▶ [Problem to solve]
Please copy out, character for character, the records from the line with "Is green hill" through the end, with both ends included.

▶ [Spatial question entries]
○ ○ ○ ○

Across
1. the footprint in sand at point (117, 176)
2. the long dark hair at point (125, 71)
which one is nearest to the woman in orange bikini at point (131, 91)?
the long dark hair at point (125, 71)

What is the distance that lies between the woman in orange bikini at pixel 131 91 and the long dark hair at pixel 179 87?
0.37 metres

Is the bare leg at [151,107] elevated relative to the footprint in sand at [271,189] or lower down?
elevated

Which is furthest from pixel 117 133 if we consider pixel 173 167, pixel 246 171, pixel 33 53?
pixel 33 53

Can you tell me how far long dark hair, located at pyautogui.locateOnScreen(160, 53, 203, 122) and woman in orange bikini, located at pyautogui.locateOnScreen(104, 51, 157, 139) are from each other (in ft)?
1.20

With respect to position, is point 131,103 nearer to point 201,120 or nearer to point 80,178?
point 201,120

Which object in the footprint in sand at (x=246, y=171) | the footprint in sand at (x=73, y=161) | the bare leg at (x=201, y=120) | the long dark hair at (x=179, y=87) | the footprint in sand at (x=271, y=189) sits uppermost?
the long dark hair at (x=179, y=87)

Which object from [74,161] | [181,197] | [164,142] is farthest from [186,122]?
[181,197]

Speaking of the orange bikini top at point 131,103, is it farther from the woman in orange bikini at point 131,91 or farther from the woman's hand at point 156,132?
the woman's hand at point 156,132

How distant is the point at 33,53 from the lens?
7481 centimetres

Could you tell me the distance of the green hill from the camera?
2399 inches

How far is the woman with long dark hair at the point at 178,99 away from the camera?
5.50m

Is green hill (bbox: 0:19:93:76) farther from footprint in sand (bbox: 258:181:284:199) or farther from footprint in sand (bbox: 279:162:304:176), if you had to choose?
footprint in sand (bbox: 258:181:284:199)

○ ○ ○ ○

▶ [Solution to this problem]
Is green hill (bbox: 0:19:93:76) farther from footprint in sand (bbox: 258:181:284:199) or farther from footprint in sand (bbox: 279:162:304:176), if you had to choose?
footprint in sand (bbox: 258:181:284:199)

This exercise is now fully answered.